Dataset content.

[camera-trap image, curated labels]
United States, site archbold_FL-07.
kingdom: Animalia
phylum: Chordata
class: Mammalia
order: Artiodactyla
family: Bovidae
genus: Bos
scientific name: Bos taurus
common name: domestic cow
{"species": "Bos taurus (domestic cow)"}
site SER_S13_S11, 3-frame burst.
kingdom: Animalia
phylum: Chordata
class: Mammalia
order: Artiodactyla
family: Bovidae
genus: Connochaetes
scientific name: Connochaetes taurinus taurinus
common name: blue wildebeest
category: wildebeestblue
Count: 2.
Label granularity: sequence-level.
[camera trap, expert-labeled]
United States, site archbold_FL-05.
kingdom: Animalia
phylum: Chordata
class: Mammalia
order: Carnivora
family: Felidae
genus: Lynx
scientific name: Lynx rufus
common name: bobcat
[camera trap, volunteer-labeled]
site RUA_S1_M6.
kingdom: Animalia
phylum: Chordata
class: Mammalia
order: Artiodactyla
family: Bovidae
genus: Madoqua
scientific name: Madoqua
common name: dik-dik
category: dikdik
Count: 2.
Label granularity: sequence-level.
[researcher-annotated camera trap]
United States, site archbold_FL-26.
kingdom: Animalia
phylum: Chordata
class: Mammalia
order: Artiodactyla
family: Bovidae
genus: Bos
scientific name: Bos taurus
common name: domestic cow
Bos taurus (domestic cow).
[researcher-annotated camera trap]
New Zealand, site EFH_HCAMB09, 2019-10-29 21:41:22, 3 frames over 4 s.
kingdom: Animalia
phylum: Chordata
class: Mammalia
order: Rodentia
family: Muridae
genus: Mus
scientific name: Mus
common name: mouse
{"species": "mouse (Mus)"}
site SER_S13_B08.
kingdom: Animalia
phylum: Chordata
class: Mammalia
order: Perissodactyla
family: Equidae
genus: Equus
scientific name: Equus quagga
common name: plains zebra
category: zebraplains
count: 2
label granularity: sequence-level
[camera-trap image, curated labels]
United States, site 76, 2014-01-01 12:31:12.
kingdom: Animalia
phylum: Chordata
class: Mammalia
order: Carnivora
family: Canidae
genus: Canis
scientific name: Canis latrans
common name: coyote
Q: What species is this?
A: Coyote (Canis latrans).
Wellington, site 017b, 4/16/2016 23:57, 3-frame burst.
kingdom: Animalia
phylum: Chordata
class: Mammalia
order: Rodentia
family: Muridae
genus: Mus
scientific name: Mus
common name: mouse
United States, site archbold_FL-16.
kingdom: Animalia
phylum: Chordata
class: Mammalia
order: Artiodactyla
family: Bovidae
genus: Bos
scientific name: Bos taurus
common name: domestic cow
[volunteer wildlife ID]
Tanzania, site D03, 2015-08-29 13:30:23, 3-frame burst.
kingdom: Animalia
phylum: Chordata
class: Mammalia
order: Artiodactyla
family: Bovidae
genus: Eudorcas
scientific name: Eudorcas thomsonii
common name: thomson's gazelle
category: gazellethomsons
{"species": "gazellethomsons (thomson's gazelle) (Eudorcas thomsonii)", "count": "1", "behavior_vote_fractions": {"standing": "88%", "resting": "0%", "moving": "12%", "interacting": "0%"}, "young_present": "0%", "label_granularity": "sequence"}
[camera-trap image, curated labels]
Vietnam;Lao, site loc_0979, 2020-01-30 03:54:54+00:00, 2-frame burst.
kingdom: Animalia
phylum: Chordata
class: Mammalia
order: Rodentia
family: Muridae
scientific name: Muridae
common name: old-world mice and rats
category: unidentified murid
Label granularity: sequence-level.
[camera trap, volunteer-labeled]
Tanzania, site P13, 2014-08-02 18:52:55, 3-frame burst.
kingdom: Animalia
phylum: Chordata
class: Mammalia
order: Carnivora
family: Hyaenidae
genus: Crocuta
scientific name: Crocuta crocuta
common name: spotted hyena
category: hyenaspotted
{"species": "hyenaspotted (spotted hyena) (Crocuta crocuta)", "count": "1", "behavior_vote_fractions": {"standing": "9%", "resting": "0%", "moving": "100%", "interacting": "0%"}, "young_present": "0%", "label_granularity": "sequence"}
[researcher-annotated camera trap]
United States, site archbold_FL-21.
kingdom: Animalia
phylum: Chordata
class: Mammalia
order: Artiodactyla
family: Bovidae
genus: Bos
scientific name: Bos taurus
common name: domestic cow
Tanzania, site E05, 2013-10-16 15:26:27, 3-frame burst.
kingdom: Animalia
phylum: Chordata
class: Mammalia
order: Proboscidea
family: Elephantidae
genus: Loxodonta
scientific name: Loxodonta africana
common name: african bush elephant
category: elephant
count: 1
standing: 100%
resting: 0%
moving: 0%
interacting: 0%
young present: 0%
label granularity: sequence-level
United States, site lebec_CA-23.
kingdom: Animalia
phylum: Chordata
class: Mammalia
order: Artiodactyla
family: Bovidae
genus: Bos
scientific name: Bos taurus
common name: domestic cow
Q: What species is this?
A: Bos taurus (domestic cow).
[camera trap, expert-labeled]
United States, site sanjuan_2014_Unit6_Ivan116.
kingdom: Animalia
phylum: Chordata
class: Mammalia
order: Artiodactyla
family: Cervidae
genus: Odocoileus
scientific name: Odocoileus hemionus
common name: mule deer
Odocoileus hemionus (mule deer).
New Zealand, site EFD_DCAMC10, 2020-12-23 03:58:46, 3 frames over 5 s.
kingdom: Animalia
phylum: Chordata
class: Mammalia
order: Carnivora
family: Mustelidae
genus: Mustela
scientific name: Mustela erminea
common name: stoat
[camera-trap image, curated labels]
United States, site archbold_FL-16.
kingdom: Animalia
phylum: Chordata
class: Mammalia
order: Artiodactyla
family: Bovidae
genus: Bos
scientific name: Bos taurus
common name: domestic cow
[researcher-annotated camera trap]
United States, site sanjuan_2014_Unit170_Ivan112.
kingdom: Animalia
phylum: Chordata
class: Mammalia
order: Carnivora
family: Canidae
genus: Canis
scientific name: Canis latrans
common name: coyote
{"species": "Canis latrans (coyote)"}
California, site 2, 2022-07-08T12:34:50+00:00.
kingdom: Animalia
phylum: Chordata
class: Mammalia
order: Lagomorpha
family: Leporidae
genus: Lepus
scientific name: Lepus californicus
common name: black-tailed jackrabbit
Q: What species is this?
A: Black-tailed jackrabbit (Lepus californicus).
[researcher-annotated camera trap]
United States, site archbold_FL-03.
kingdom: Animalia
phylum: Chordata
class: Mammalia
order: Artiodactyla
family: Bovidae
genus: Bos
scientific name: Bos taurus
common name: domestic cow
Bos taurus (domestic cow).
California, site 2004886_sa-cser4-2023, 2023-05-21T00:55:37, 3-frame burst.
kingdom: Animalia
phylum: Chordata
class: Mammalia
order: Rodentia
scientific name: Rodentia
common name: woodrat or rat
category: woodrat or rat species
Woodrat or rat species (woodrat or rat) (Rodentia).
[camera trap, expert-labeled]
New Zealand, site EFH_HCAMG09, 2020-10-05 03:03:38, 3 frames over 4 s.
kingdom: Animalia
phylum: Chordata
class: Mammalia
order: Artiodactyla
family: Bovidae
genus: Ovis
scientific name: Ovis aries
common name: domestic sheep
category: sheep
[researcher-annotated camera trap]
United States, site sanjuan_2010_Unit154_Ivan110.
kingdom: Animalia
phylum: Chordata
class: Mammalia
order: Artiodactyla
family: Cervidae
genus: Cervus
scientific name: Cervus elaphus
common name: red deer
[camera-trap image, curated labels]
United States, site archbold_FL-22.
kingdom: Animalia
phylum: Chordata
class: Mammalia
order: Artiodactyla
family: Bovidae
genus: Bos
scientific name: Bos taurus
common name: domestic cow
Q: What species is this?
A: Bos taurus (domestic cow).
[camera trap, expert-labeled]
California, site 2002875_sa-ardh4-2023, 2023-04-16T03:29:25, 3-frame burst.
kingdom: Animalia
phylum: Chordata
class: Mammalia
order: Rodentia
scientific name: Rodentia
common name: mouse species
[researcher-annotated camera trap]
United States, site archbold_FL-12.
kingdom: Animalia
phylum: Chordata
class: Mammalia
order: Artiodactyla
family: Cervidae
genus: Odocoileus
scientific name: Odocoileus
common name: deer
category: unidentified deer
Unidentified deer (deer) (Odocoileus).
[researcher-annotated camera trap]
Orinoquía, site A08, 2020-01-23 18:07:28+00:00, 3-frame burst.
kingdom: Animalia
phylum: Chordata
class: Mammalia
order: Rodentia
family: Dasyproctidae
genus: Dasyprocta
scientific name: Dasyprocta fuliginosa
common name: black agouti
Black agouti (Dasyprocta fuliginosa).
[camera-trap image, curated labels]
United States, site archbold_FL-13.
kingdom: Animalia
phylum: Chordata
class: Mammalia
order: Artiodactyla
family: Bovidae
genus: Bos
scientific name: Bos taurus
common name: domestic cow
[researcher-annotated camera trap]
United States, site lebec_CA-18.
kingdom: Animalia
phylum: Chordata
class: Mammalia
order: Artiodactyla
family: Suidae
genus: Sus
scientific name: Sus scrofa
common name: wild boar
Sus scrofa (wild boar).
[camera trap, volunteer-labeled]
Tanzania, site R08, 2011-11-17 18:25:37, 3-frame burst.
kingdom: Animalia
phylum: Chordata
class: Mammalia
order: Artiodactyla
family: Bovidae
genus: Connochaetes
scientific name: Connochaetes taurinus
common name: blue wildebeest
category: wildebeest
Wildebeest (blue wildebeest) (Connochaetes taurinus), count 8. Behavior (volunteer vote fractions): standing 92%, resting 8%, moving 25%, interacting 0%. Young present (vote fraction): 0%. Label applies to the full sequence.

Problem details.
Return every line above that contains the word "Eudorcas".

Solved problem.
genus: Eudorcas
scientific name: Eudorcas thomsonii
{"species": "gazellethomsons (thomson's gazelle) (Eudorcas thomsonii)", "count": "1", "behavior_vote_fractions": {"standing": "88%", "resting": "0%", "moving": "12%", "interacting": "0%"}, "young_present": "0%", "label_granularity": "sequence"}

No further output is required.